> [Supplied text]:
· · · · · · ·

Data layer The data layer stores the input data gathered by the input layer using memory, file or hybrid storage techniques. Currently, Limes relies on a hybrid cache as default storage implementation. This implementation generates a hash for any set of resources specified in a configuration file and serializes this set into a file. Whenever faced with a new specification, the cache first determines whether the data required for the computation is already available locally by using the hash aforementioned. If the data is available, it is retrieved from the file into memory. In other cases, the hybrid cache retrieves the data as specified, generates a hash and caches it on the hard drive. By these means, the data layer addresses the practical problem of data availability, especially from remote data sources. Once all data is available, the controller layer chooses (based on the configuration file) between execution of complex measures specified by the user or running a machine learning algorithm.

Execution layer If the user specifies the LS to execute manually, the Limes controller layer calls the execution layer. The execution layer then re-writes, plans and executes the LS specified by the user. The rewriter aims to simplify complex LS by removing potential redundancy so as to eventually speed up the overall execution. To this end, it exploits the subset relations and the Boolean algebra which underpin the syntax and semantics of complex specifications. The planner module maps a LS to an equivalent execution plan, which is a sequence of atomic execution operations from which a mapping results. These operations include EXECUTE (running a particular atomic similarity measure, e.g., the trigram similarityFootnote 6) and operations on mappings such as UNION (union of two mappings) and DIFF (difference of two mappings). For an atomic LS, i.e., a LS such that \(\sigma \) is an atomic similarity measure (e.g., trigram similarity, qgrams similarity, etc.), the planner module generates a simple plan with one EXECUTE instruction. For a complex LS, the planner module determines the order in which atomic LS should be executed as well as the sequence in which intermediary results should be processed. For example, the planner module may decide to first run some atomic LS \(L_1\) and then filter the results using another atomic LS \(L_2\) instead of running both \(L_1\) and \(L_2\) independently and merge the results. The execution engine is then responsible for executing the plan of an input LS and returns the set of potential links as a mapping.

· · · · · · ·

> [Dataset extract]:

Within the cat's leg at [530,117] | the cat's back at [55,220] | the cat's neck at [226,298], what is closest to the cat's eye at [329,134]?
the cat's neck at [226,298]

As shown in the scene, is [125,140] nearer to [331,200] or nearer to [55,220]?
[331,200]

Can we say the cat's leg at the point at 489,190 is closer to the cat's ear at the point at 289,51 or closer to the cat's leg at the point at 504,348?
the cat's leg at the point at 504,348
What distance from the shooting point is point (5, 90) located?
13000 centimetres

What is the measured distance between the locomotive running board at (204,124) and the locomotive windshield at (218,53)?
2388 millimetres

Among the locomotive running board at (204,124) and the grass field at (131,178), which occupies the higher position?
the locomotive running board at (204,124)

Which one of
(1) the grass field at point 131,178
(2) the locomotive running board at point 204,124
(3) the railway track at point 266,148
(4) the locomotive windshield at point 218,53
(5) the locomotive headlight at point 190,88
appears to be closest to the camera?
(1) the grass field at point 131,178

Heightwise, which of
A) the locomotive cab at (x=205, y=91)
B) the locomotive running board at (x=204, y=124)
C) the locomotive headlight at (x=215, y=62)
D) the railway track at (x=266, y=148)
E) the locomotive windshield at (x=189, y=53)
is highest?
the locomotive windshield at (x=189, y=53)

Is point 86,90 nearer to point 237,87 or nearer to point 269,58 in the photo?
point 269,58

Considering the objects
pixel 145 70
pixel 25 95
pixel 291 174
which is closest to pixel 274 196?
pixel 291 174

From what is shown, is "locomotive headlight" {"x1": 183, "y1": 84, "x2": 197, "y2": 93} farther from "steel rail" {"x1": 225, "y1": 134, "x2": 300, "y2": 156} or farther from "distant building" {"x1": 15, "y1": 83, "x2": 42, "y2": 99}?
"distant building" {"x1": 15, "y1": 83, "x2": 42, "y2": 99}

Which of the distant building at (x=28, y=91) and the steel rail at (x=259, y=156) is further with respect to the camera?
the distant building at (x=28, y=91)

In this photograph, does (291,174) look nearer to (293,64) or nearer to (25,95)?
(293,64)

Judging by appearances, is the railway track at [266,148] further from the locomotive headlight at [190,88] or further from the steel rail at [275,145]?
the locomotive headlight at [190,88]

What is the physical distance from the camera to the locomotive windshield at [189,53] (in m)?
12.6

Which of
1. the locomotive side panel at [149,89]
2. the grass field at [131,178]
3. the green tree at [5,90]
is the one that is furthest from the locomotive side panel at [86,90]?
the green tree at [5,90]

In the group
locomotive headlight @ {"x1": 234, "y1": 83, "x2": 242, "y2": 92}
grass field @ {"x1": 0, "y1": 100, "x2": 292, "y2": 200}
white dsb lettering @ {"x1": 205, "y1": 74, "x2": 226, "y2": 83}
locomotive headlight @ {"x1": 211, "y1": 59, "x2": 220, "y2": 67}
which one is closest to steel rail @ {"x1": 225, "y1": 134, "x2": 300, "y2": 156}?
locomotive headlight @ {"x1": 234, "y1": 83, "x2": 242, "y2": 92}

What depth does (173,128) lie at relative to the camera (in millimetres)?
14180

· · · · · · ·

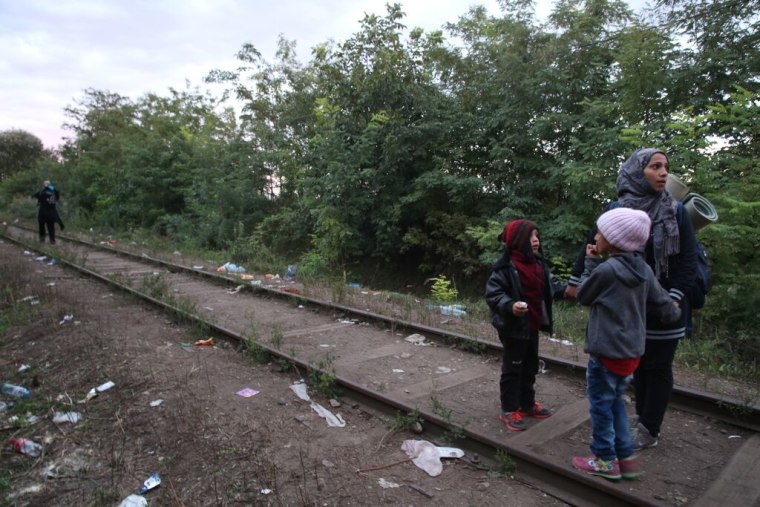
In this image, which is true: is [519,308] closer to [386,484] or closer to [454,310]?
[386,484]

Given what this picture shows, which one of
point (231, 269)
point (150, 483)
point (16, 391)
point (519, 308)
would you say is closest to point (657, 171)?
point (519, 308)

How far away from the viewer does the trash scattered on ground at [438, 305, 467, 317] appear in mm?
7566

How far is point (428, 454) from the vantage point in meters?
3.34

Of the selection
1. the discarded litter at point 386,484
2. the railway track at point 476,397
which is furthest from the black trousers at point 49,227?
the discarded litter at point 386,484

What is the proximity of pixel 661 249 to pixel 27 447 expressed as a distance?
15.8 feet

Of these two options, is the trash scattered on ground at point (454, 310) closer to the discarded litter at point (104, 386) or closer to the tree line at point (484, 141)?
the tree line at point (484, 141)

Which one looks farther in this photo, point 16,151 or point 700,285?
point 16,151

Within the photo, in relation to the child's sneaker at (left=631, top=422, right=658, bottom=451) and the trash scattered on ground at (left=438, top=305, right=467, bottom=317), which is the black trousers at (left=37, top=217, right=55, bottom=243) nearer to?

· · · · · · ·

> [Exercise aim]: Continue the passage on the Limes data and execution layers, starting after its final sentence.

> [Expected output]:
Machine learning layer In case the user opts for using a machine learning approach, the Limes controller calls the machine learning layer. This layer instantiates the machine learning algorithm selected by the user and executes it in tandem with the execution layer. To this end, the machine learning approaches begin by retrieving the training data provided by the user if required. The approaches then generate LSs, which are run in the execution layer. The resulting mappings are evaluated using quality measures (e.g., F-measure, pseudo-F-measure [23]) and returned to the user once a termination condition has been fulfilled. Currently, Limes implements the Eagle [22], Coala [24], Euclid [23] and Wombat [29] algorithms. A brief overview of these approaches is given in Sect. 4.

Output layer The output layer serializes the output of Limes. Currently, it supports the serialization into files in any RDF serialization also chosen by the user. In addition, the framework support CSV and XML as output formats.

Web Graphical User Interface.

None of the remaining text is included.